EXERCICES À FAIRE:
1 > Répondez aux questions suivantes à l'aide de l'article sur le recyclage des câbles en aluminium.
(a) Sur quel site l'ensemble des câbles récupérés sera-t-il centralisé ?
(b) Quelle part d'aluminium recyclé dans les câbles haute tension de RTE vise-t-on d'ici 2040 ?
(c) En quelle année l'expérimentation de RTE a-t-elle commencé ?
2 > Rassemblez toutes les lignes qui contiennent le mot « fire », en tenant compte de la casse.

== SOURCE

Nexans récupérera près de 1 000 tonnes de câbles par an, dont 600 tonnes d’aluminium seront extraites, fondues et refondues dans une filière totalement intégrée. Le tout sera centralisé sur le site Recycâbles de Noyelles-Godault, dans le Pas-de-Calais, avant d’être retransformé en « fil machine » en France, puis en câble prêt à l’emploi dans l’usine belge d’Elouges.
Moins de carbone, plus de circularité
Le gain environnemental est direct : au moins 400 tonnes de CO₂e évitées chaque année. Et jusqu’à 1 400 tonnes si l’on compare ce processus vertueux avec une production dans les pays les plus émetteurs. Car produire de l’aluminium primaire est très énergivore et émetteur de CO² : jusqu’à 15,1 tonnes de CO₂ par tonne d’aluminium. Le recyclage, lui, plafonne à 0,52 tonne.
Au-delà du carbone, cette filière inaugure une nouvelle logique industrielle : la boucle fermée. Ce qui est démonté est réutilisé, pour le même usage, dans un circuit court et traçable. Un objectif déjà partiellement atteint : en 2025, 10 % de l’aluminium utilisé dans les câbles haute tension de RTE est recyclé. L’ambition est claire : atteindre 30 % d’ici 2040.
Une expérimentation transformée en modèle industriel
Tout a commencé en 2023 avec une expérimentation du RTE (Réseau de transport d’électricité) dans le Maine-et-Loire et en Corrèze. Les résultat attendus : performances mécaniques, électriques et environnementales étant au rendez-vous, c’est donc toute une filière qui est structurée, avec Nexans en chef d’orchestre qui est désormais en préparation pour faire passer l’essai au rang de standard.
Une stratégie alignée avec le SDDR 2025
Cette initiative s’inscrit dans le Schéma de Développement du Réseau (SDDR 2025) présenté par RTE en février dernier. Objectif : sécuriser l’approvisionnement en matériaux critiques en Europe et diminuer l’empreinte carbone des opérations. À l’heure où la demande explose, le recyclage devient une solution crédible et indispensable.
Derrière cette stratégie, une ambition politique affirmée : ancrer l’industrie électrique européenne dans une économie circulaire, où chaque composant est pensé pour être démonté, trié et réutilisé. Un signal fort, à l’heure où les tensions sur les matières premières s’accumulent.
Un projet au service de toute la filière
Ce nouveau cycle industriel ne servira pas que RTE. Les câbles produits par Nexans profiteront aussi à ses autres clients en Europe. L’initiative crée un précédent : celui d’une filière mutualisée, où les bénéfices environnementaux, économiques et industriels sont partagés à l’échelle du continent.

====
== DONNÉES FOURNIES

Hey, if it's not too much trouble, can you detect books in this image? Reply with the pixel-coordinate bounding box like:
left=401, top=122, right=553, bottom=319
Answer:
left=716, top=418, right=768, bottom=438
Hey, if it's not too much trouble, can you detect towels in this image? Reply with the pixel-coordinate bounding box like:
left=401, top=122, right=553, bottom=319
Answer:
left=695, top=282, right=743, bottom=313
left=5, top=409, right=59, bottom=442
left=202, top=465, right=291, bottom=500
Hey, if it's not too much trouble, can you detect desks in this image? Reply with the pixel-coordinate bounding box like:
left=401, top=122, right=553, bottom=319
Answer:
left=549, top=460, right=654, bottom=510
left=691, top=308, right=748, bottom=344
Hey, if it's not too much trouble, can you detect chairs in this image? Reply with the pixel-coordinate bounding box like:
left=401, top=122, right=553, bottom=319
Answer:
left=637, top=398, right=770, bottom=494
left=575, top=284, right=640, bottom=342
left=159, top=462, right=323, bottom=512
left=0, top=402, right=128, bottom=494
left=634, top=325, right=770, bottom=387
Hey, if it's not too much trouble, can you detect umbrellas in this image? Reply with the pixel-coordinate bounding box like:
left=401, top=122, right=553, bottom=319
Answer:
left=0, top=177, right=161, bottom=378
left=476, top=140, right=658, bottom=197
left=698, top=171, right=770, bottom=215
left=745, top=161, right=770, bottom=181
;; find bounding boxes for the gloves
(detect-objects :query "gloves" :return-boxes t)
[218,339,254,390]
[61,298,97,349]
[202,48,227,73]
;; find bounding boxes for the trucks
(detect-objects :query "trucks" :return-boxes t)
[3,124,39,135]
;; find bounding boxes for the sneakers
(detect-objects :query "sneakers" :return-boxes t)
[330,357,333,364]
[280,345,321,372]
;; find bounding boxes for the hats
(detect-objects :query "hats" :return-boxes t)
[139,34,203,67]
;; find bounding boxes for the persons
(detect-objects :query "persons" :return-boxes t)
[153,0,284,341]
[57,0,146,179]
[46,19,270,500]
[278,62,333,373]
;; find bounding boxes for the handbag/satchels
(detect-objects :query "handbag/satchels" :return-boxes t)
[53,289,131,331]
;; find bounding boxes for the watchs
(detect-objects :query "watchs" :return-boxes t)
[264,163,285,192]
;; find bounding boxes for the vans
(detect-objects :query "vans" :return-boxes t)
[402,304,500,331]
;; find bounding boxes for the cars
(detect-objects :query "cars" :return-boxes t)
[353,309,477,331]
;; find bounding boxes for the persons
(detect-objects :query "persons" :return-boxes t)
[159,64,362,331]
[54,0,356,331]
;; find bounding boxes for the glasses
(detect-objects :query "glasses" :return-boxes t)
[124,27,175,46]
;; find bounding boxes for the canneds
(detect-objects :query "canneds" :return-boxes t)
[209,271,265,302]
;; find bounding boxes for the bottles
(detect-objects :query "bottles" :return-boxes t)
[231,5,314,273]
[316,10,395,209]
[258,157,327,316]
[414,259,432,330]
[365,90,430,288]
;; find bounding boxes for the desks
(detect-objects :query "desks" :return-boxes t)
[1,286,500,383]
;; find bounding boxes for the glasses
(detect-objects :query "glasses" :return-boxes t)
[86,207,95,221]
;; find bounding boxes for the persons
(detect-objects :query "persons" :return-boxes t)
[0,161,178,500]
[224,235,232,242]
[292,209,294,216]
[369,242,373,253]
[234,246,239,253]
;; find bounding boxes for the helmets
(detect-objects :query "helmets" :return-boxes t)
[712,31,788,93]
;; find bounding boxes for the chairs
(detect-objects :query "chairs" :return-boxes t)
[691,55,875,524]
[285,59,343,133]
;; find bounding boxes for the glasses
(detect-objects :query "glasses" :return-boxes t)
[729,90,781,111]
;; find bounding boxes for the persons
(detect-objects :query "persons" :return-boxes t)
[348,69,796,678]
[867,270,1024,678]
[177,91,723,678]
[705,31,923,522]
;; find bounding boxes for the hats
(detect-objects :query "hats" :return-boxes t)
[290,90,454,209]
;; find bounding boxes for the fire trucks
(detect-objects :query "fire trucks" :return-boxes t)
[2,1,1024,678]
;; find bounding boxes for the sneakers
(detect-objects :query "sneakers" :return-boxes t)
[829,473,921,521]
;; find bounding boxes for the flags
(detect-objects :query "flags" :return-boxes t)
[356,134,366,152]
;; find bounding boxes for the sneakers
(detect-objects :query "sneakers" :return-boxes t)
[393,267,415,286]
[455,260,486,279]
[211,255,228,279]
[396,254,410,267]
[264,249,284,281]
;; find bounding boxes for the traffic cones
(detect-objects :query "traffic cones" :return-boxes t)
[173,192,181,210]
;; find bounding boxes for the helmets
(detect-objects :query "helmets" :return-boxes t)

====

CORRIGÉS DÉTAILLÉS:
1 >
(a) Sur le site Recycâbles de Noyelles-Godault, dans le Pas-de-Calais.
(b) 30 %.
(c) En 2023.

2 >
;; find bounding boxes for the fire trucks
(detect-objects :query "fire trucks" :return-boxes t)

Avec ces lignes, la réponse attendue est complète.